A dramatic flip-flop from Austria, which is now planning to construct a fence at the main border crossing used by migrants entering the country from Slovenia. This follows weeks of Vienna's criticism for Hungary's and Slovenia's attempts to control or stop the flow of refugees and migrants with border controls. Critics are slamming Austria for threatening the Schengen Zone, which allows people and goods to travel about Europe without border checkpoints. Hundreds of thousands of people from Africa, the Middle East, and South Asia have followed the route from Turkey and up the Balkans to the generous countries of northern Europe, putting strains on their host every step of the way.
Iran will be represented at multilateral talks on finding a political solution to the conflict in Syria this week. Tehran confirmed that Foreign Minister Mohammad Javad Zarif will be there in Vienna, with the US, Europe, Russia, and Syria's Arab neighbors. It will be the first time that Iran and the US sat at the same table for talks about Syria. Iran and Syria are allies, and the US-backed rebels in Syria opposed the invitation extended to Iran.
Authorities charged the father and son former fugitives Gino and Mark Stocco with multiple offenses including murder. This is after the body of a 68-year old man was found on the property in Elong Elong near Dunedoo where the pair was captured yesterday, where they had hidden for the past few days.

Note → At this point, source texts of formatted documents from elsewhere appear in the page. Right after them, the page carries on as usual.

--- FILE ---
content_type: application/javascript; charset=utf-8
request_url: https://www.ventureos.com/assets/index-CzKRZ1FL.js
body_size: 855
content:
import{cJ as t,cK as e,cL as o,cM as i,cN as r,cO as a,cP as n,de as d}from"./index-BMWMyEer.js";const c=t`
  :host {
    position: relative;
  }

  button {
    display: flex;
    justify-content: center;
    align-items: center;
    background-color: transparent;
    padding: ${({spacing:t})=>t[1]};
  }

They'd been on the run for eight years, but the manhunt picked up steam a few weeks ago after they took shots at cops near Wagga Wagga.
The American high school cop who was caught on video violently abusing a teenage girl in a classroom has been fired. Richland County, South Carolina Sheriff Leon Lott said that Senior Deputy Ben Fields (nicknamed "Officer Slam" by the kids) "did not follow proper procedure" when he picked up the girl less than half his size and threw her back and then across the room. Lott also heaped blame on the teenage victim for somehow causing all of this - failing to point out that she recently became a ward of the state after the deaths of her mother and grandmother. Lott also failed to explain why this became a law enforcement matter, since the girl's only "crime" appears to have been using her cell phone in class.

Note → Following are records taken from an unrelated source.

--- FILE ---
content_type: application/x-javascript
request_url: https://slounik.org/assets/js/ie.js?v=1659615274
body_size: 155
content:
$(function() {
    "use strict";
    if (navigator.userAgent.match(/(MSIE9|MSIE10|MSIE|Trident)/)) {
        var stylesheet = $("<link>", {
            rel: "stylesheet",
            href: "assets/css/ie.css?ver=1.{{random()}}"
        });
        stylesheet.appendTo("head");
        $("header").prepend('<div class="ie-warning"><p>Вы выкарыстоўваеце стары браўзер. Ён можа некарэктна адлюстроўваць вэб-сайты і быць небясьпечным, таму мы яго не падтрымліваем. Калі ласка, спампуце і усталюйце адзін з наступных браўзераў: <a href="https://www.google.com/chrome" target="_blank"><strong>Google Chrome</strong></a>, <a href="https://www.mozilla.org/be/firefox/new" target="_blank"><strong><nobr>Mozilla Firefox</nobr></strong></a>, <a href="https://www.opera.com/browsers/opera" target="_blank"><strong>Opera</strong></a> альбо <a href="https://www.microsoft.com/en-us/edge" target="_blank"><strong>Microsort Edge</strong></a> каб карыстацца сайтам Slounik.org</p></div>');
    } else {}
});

Embattled world football chief Sepp Blatter is suggesting that the decision to award Russia the 2018 World Cup had been preordained. In an interview with Russia's TASS news agency, Blatter admitted that there had been "discussions" as early as 2010. Blatter is serving a 90-day ban for alleged financial improprieties.
Colombian President Juan Manuel Santos is offering a bilateral truce to the Marxist FARC rebels from 1 January 2016. The FARC has repeatedly called for such an arrangement, and has been (mostly) following a unilateral cease-fire of its own; the government didn't reciprocate, accusing the rebels of using the lull to rearm. Colombia's civil war started in 1964 and has cost more than 220,000 lives.

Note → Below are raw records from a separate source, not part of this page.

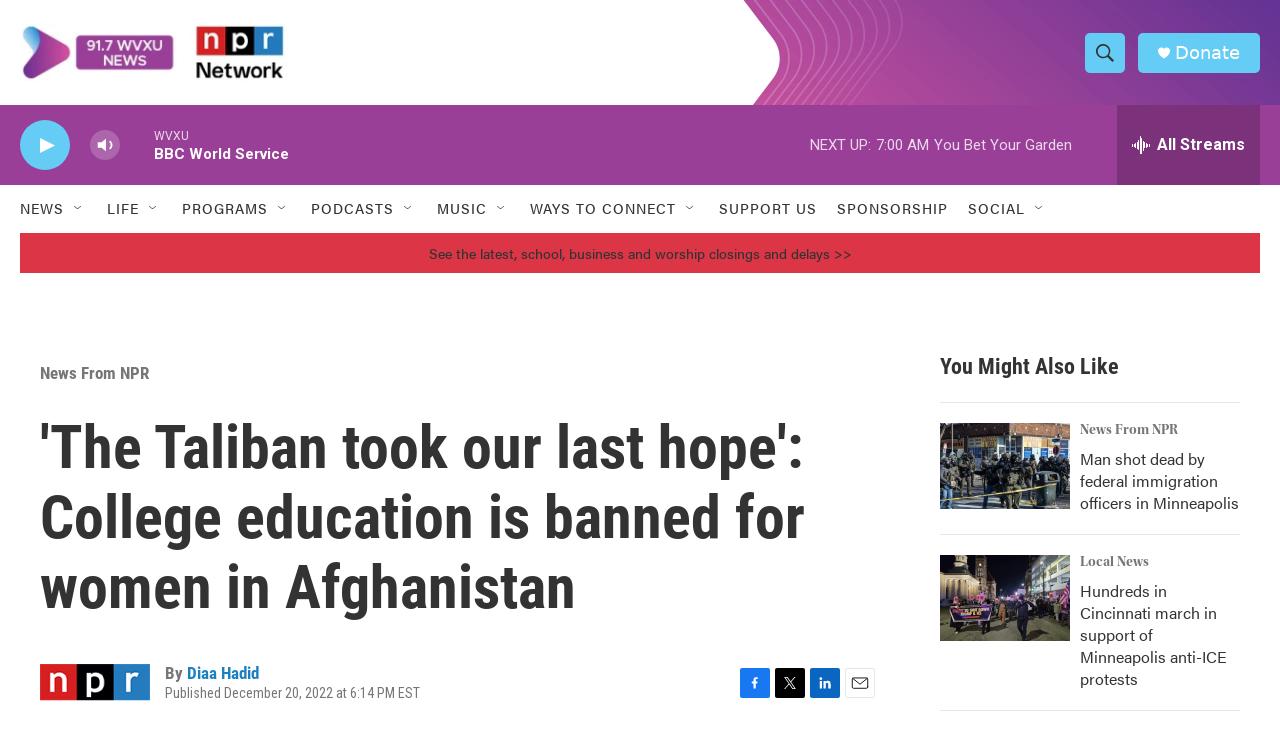

--- FILE ---
content_type: text/html; charset=utf-8
request_url: https://www.google.com/recaptcha/api2/aframe
body_size: 136
content:
<!DOCTYPE HTML><html><head><meta http-equiv="content-type" content="text/html; charset=UTF-8"></head><body><script nonce="ps9F-QtIKIAP_UrPqJcnaA">/** Anti-fraud and anti-abuse applications only. See google.com/recaptcha */ try{var clients={'sodar':'https://pagead2.googlesyndication.com/pagead/sodar?'};window.addEventListener("message",function(a){try{if(a.source===window.parent){var b=JSON.parse(a.data);var c=clients[b['id']];if(c){var d=document.createElement('img');d.src=c+b['params']+'&rc='+(localStorage.getItem("rc::a")?sessionStorage.getItem("rc::b"):"");window.document.body.appendChild(d);sessionStorage.setItem("rc::e",parseInt(sessionStorage.getItem("rc::e")||0)+1);localStorage.setItem("rc::h",'1769318067044');}}}catch(b){}});window.parent.postMessage("_grecaptcha_ready", "*");}catch(b){}</script></body></html>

Africa's Lions are in trouble: Their numbers could be cut in half in just a couple of decades because of hunting and habitat loss, according to a new study published in the Proceedings of the National Academy of Sciences of the United States of America. The authors say Lion should now be upgraded from "vulnerable" to an "endangered" species in Central and West Africa. "Many lion populations are either now gone or expected to disappear within the next few decades" from across most of Africa - with the exception of Botswana, Namibia, South Africa, and Zimbabwe, which carefully manage the populations in fenced preserves.
Sometimes that careful control doesn't work out - an illegal hunt at a private preserve in South Africa went wrong when the intended victim turned the tables on the unlicensed gunmen. "Three men managed to climb into a tree and another managed to escape, but the deceased and two dogs were mauled to death," said police spokesman Colonel Ronel Otto.